Тайная страсть Гойи | страница 42
Диего щелкнул пальцами.
— Я его оскорблял. Одно мое присутствие в доме его оскорбляло. Пожалуй, что так. В то же время дон Хосе… Когда я был совсем мал, он не обращал на меня внимания вовсе. И он и тетушка покровительствовали не только Франсиско. В их доме находилось место для многих молодых живописцев или скульпторов, поэтов… Каэтана устраивала творческие вечера, представляла тех, кому посчастливилось попасть под ее крыло, обществу. А это означало успех… Так вот, в доме было изрядно молодых людей самого разного возраста.
Он потер подбородок, потом коснулся щеки.

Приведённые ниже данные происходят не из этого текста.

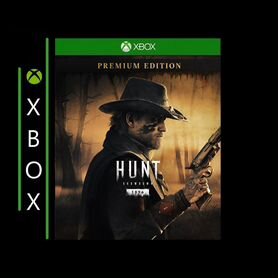 Hunt: Showdown 1896 - Premium Edition Xbox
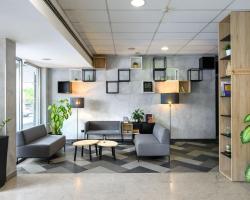 B&B Hotel Ljubljana Park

— И многие были красивы. Каэтана как-то сказала, что красота творцов идет изнутри, это как огонь, пылающий в сосуде… Он влечет многих. Хосе, о нем даже не шептались. Боялись. Не могу сказать, чтобы он был жесток. Отнюдь. Вежлив. Холоден. И потому мне было удивительно, когда он вдруг обратил свой взгляд на меня. Мне было тринадцать, в тот год я сильно вырос, вытянулся и, кажется, гляделся старше своих лет, и как-то на тренировке, я ежедневно занимался фехтованием, ибо таково было пожелание Каэтаны, он задержался. А потом… Потом попросил учителя уйти и сам взялся меня учить. И да, он был отменным фехтовальщиком. Лучшим, кого мне удалось узнать.
Диего замолчал.
Под окном раздавались пьяные крики. Песня, которая оборвалась, собачий лай, чей-то вой — не понятно, звериный или человеческий. Мадрид жил собственною жизнью.
— Герцог стал заниматься со мной ежедневно. И не только фехтованием. Верховая езда и чтение… Он давал мне книги, а потом расспрашивал о прочитанном. И эти разговоры, я внезапно проникся ими. Я стал понимать многое, как мне казалось, доселе скрытое от меня. А еще я осознал, насколько Хосе одинок. О да, его окружали друзья, но они не были друзьями, даже мальчики, которые с готовностью отвечали на его любовь, — в какой-то момент мне открылась и эта сторона его жизни — делали это не искренне. Они продавали себя. За право находиться в доме, за милости герцога, за… да не важно. А я полюбил Хосе.
Это признание далось Диего нелегко, и он тотчас вскинулся, ощерился:
— Осуждаете?
— Не мое это дело, осуждать, — миролюбиво отозвался Альваро.
В жизни своей ему доводилось видывать всякое, и таких вот молодцев, которые искали запретной любви. И если поначалу она казалась ему извращением, богоотвратным действием, требующим немедленного наказания, то, повзрослев, Альваро увидел, что в мире есть куда более богоотвратные поступки.